What is causing me troubles, is the following. If we continue walking farther and farther away from the object, we will reach a point when the solid angle intercepts all the visible surface of the object. After that point, the flux will decrease with the distance, but the visible area of the object will not increase anymore, so the object should progressively fade away. Am I right?

For example Dave gave a reasonable example with the CCD sensor, but he stopped at the point when the whole object is exactly intercepted by a single pixel. I guess, that if we keep on going away from that object, what the camera sensor records, is a single pixel but with decreasing intensity. Is this correct?

Finally, it seems to me that brightness, surface brightness, and magnitude are non-standard terms in radiometry. Also luminosity is used in a strange way. Would it be too much to ask for translating those terms in the corresponding following terms: radiant energy, radiant flux, radiant exitance, radiant intensity, irradiance, radiance?

Thanks!

Last edited: Jan 19, 2012
15. Jan 19, 2012

### harrylin

Yes, that's also what I concluded in post #5. With a bigger telescope you see more stars because more light is concentrated on each pixel. Nice discussion.

16. Jan 19, 2012

### mnb96

Alright, now things are starting to become clearer.
The only thing we didn't discuss about is: what determines the "amplitude" of that constant solid angle through which light "travels" before hitting a "sensor unit"?

As you said with an ordinary digital camera (or our eyes) we can't see stars that are too distant from us. In my mental picture this happens because I imagine a sort of very thin and infinite cone originating from every point of the sensor.
With a large telescope, I imagine that those infinite cones I talked about are much much thinner.

Supposing we have an ideal sensor with an infinite amount of infinitesimally small "pixels", I concluded that the "amplitude" of those cones (solid angles) is somewhat determined by the lenses, but how?

17. Jan 19, 2012

### sophiecentaur

The base of the 'cone' is the pupil of your eye / telescope - that defines the 'power gathering' factor. It is much greater for a 1m telescope, of course.

It just struck me that another way of looking at this is to imagine the illuminated source to consist of a matrix of lamps. As you move away, the received energy from each lamp will decrease as the inverse square but the geometry of the focussing system will produce more lamp images on each unit area of the final image (the area of the image will decrease as 1/d^2). So the power falling on a unit area of the image will be the same.

This process will fail once there is only one pixel (or in fact a small group of pixels, defined by the diffraction limit of the optics), after which this 'compensation' mechanism ceases to work and the remaining pixel receives power proportional to 1/d^2.

Reading your last post again, I think you are approaching this problem from the eye rather than from the source.

18. Jan 19, 2012

### mnb96

Hi sophiecentaur!

I am still a bit confused on this point.
For instance, now I am putting the tip of the pen right in front of my left eye, and the tip of the pen looks very blurry. If I make a physical effort (that actually hurts a bit) I can focus and see perfectly the tip of the pen.

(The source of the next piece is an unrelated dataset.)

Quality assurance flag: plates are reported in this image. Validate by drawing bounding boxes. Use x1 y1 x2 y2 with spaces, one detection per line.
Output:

What is happening in this scenario in terms of those imaginary solid angle "cones" I was talking about?
Am I changing their "amplitude"?

19. Jan 19, 2012

### DaveC426913

Are you specifically asking about the object being blurry? It's blurry because the rays are not focusing at a point on your retina, they're smeared out because your eye can't focus that close.

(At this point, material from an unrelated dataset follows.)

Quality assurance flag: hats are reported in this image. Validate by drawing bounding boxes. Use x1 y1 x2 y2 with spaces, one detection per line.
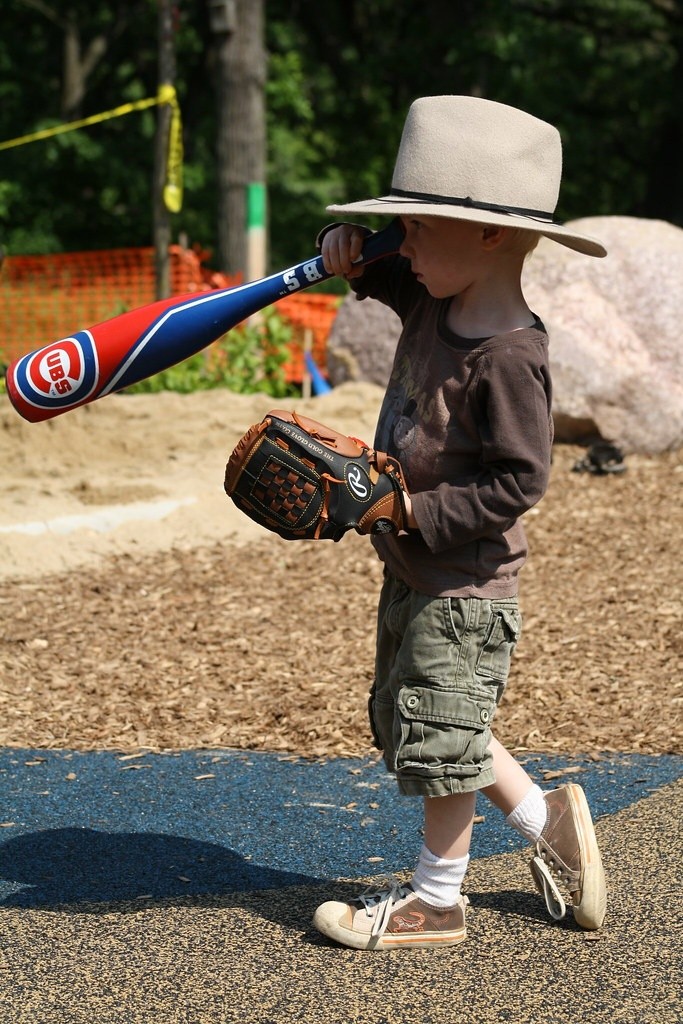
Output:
325 96 609 259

It has nothing to do with the cone model except inasmuch as the cone model assumes that the apex of the cone is a point.

20. Jan 19, 2012

### mnb96

ok...I was just thinking that if we capture one image with our digital camera, and assuming the image looks perfectly in-focus, each pixel will record the radiance hitting the sensor, from a specific point, from a specific direction, and through a certain solid-angle. What is the amount of this solid angle? What determines it?